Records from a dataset

..............................

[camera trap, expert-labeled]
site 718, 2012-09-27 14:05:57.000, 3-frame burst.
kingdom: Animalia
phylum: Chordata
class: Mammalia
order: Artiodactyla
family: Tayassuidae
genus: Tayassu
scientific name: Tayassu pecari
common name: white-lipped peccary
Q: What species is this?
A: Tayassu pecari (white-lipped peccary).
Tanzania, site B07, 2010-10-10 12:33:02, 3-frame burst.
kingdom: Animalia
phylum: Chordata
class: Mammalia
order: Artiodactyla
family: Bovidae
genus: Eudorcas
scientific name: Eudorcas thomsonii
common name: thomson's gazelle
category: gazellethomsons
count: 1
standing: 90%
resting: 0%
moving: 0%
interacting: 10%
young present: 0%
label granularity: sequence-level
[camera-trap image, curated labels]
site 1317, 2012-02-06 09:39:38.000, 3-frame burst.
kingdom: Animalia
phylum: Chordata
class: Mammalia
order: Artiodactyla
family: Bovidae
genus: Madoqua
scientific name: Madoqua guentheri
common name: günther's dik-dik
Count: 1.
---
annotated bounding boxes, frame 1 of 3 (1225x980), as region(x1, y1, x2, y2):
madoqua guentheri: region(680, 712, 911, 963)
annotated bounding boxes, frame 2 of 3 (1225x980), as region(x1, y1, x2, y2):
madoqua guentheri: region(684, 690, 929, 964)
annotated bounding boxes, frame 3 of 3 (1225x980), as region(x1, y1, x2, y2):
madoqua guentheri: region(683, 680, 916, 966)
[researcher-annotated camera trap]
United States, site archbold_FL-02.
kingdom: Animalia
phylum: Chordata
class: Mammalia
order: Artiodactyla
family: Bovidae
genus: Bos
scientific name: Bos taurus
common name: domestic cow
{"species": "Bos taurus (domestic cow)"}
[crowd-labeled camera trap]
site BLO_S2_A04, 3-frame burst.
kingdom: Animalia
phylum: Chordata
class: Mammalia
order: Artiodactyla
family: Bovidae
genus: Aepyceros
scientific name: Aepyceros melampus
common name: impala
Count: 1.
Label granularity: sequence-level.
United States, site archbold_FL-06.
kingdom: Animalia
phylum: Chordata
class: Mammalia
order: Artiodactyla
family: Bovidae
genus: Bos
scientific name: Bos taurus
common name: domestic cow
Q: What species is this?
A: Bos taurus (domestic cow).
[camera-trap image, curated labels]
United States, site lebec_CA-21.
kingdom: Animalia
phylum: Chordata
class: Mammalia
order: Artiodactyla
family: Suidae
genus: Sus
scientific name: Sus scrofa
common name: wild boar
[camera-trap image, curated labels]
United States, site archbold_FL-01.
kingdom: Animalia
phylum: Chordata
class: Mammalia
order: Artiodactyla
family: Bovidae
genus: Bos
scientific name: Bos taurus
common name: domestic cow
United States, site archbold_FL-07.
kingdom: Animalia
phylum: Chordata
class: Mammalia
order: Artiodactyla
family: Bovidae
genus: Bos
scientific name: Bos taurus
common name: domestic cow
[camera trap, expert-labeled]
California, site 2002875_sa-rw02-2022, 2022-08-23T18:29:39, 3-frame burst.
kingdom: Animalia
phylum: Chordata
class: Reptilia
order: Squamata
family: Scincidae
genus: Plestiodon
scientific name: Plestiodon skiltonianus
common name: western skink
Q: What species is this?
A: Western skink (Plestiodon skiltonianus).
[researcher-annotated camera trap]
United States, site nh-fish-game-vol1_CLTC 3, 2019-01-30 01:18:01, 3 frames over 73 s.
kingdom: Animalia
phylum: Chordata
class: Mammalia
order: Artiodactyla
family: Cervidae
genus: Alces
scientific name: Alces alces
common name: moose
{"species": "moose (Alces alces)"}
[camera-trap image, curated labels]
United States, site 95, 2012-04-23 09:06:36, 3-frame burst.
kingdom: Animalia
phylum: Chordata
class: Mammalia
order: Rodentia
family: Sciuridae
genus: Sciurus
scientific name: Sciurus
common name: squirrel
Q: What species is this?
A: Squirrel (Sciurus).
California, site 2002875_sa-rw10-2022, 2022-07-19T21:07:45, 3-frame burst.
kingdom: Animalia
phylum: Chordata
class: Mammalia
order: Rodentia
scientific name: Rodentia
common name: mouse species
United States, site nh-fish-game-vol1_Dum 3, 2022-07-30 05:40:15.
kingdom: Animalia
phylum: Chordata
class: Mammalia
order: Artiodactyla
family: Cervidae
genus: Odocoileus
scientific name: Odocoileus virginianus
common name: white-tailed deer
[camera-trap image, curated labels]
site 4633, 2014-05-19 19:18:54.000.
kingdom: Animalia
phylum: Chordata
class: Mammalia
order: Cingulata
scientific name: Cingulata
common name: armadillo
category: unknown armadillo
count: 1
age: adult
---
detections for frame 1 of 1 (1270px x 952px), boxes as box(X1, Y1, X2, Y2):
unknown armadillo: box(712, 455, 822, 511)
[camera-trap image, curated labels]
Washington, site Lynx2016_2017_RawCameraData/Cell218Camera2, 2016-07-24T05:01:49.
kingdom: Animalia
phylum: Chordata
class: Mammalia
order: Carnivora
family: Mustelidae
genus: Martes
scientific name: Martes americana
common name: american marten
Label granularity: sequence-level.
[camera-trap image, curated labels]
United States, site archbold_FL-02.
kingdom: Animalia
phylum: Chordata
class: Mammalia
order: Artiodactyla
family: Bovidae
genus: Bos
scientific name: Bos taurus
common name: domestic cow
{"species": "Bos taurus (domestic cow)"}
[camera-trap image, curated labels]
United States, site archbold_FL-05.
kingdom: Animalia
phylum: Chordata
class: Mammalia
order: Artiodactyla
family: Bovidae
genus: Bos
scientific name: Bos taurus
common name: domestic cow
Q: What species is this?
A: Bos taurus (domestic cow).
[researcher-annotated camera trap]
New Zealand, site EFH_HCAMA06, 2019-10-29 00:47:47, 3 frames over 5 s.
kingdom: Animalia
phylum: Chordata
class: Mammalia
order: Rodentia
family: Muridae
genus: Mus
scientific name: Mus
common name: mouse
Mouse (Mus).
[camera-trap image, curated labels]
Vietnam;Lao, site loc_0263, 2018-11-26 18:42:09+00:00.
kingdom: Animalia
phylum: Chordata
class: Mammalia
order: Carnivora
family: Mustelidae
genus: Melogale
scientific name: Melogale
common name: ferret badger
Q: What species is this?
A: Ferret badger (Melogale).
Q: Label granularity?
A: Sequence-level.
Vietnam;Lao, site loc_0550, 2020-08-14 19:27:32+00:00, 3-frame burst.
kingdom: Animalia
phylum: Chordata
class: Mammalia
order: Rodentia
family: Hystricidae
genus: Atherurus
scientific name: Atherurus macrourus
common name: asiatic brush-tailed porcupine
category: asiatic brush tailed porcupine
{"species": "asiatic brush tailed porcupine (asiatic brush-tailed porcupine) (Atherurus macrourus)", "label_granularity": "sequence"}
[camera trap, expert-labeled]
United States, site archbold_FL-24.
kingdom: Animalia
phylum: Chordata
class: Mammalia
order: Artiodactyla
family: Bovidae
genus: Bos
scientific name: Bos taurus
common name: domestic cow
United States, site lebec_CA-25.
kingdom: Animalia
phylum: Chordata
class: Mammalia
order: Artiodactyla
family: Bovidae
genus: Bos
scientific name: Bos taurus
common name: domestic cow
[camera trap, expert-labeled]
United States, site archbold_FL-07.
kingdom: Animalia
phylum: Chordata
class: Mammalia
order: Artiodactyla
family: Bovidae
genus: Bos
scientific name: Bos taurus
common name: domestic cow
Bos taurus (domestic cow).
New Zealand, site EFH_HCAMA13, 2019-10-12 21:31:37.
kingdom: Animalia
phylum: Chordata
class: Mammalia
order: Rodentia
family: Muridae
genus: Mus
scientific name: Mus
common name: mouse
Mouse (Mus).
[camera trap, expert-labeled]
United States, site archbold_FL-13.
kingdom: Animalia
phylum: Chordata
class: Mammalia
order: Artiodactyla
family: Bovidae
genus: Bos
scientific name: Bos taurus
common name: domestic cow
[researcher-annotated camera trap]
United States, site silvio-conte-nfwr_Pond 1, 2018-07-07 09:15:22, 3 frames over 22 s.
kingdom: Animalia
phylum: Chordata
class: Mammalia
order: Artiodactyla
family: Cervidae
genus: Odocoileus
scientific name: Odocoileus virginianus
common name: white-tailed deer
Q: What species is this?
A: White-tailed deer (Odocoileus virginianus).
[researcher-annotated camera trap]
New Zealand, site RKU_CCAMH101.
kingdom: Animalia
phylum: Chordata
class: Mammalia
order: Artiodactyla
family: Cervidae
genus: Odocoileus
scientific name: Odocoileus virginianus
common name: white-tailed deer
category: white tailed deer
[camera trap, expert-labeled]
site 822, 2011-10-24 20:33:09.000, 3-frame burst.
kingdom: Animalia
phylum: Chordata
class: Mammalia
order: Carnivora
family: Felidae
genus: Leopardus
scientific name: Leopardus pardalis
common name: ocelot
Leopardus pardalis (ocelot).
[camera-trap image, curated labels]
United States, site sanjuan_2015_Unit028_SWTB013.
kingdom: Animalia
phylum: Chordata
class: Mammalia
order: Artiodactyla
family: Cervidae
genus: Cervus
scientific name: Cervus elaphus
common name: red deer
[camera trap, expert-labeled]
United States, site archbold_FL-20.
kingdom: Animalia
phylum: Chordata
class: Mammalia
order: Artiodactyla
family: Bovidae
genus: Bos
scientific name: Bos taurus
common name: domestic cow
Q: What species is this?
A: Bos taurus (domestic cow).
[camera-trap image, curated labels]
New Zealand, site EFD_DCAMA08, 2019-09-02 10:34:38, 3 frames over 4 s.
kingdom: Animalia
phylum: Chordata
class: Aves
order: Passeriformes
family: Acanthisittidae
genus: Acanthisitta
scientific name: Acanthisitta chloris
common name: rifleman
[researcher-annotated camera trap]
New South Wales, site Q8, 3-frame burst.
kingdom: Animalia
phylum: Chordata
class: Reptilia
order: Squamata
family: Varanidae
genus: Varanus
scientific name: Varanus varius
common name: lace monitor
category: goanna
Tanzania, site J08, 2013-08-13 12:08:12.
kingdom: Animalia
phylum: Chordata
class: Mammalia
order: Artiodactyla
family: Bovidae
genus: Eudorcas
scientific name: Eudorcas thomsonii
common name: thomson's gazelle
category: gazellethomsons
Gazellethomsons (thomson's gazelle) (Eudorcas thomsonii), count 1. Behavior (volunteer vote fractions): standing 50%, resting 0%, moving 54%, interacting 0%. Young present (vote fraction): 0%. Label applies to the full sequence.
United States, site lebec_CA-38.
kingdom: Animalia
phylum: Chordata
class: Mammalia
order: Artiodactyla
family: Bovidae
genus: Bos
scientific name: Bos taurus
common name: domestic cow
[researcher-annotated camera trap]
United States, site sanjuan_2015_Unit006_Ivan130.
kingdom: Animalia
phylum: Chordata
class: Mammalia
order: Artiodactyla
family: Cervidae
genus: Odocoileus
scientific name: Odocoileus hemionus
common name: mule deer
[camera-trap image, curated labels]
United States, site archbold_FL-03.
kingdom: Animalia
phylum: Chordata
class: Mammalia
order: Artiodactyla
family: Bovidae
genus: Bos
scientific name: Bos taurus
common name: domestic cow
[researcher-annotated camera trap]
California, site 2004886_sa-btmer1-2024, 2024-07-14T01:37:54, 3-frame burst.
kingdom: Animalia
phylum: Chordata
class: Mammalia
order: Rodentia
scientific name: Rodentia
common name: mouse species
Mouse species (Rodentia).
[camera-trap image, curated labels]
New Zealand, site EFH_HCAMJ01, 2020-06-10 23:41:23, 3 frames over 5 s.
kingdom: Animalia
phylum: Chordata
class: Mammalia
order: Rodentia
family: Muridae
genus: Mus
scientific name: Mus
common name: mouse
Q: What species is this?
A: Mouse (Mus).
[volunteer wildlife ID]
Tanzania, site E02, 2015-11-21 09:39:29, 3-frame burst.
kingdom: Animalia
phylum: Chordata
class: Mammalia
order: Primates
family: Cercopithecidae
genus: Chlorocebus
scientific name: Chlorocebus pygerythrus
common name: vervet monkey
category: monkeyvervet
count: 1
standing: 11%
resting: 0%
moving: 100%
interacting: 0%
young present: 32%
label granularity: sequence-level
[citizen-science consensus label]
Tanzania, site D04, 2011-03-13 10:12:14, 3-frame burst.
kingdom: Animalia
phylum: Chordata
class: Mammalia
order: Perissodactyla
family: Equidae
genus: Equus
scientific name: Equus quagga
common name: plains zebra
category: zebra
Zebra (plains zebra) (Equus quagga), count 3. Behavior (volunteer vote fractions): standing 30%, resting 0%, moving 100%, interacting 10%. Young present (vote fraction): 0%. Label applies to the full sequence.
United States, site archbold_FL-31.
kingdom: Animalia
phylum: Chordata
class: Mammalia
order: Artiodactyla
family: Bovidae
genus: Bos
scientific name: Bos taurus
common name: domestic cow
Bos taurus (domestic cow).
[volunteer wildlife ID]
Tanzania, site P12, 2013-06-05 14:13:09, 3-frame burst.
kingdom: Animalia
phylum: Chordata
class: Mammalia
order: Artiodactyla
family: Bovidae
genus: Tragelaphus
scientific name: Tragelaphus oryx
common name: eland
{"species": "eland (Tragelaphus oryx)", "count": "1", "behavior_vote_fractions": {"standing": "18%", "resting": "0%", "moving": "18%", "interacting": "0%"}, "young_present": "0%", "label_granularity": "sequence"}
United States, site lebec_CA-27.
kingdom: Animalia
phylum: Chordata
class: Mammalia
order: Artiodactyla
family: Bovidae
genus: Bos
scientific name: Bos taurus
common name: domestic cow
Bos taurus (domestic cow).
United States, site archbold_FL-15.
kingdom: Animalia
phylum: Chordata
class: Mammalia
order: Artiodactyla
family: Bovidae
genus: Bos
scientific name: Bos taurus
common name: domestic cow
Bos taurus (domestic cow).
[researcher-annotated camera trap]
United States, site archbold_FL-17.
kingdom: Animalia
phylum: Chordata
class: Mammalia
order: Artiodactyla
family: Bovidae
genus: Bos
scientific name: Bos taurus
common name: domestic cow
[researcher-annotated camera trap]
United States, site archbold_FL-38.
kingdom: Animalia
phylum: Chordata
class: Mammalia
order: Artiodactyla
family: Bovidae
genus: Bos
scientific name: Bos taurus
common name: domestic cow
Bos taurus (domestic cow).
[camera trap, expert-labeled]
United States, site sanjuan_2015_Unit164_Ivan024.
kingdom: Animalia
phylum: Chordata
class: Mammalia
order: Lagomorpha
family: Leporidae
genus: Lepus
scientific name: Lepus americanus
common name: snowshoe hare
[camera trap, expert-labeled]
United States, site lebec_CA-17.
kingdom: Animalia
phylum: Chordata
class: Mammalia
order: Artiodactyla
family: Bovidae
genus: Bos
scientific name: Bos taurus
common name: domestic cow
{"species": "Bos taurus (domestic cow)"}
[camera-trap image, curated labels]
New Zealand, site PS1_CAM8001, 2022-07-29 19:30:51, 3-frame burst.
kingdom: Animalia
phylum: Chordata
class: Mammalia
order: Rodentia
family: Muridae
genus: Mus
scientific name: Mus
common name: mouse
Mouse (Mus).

..............................

DIRECTIONS FOR THIS TASK> Which lines in the records above contain the string "asiatic"? Copy them.

OUTPUT FOR THIS TASK>
common name: asiatic brush-tailed porcupine
category: asiatic brush tailed porcupine
{"species": "asiatic brush tailed porcupine (asiatic brush-tailed porcupine) (Atherurus macrourus)", "label_granularity": "sequence"}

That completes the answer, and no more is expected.